* [INPUT DATA]
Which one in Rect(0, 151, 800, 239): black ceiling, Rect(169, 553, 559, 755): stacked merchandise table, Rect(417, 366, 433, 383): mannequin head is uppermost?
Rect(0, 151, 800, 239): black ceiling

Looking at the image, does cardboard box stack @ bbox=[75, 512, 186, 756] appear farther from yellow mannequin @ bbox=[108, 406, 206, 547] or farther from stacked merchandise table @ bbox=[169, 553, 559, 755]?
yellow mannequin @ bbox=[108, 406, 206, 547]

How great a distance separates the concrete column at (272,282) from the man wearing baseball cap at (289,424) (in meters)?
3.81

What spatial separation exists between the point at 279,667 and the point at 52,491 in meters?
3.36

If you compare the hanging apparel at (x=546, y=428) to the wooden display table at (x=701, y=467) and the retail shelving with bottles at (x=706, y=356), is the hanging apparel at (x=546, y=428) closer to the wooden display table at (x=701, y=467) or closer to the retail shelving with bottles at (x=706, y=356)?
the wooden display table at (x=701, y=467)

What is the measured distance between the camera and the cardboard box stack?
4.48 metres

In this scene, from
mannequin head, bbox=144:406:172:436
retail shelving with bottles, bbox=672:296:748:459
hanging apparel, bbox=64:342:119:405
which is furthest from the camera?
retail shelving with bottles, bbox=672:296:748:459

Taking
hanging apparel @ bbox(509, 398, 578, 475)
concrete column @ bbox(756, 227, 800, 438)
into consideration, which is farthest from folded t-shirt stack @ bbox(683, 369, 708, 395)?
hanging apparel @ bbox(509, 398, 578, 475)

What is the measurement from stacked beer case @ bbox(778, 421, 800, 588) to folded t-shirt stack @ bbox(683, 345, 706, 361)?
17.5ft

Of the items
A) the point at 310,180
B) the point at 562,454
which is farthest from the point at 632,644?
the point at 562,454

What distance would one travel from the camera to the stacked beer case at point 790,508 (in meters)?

* [WHAT YOU NEED TO DO]
Reproduce the stretch of the data from the line containing "What is the measurement" through the final line, with both ends included.

* [FINAL ANSWER]
What is the measurement from stacked beer case @ bbox(778, 421, 800, 588) to folded t-shirt stack @ bbox(683, 345, 706, 361)?
17.5ft

Of the items
A) the point at 310,180
B) the point at 562,454
which is farthest from the point at 632,644?
the point at 562,454

What distance would one travel from the camera to the stacked beer case at point 790,508 (in meters)?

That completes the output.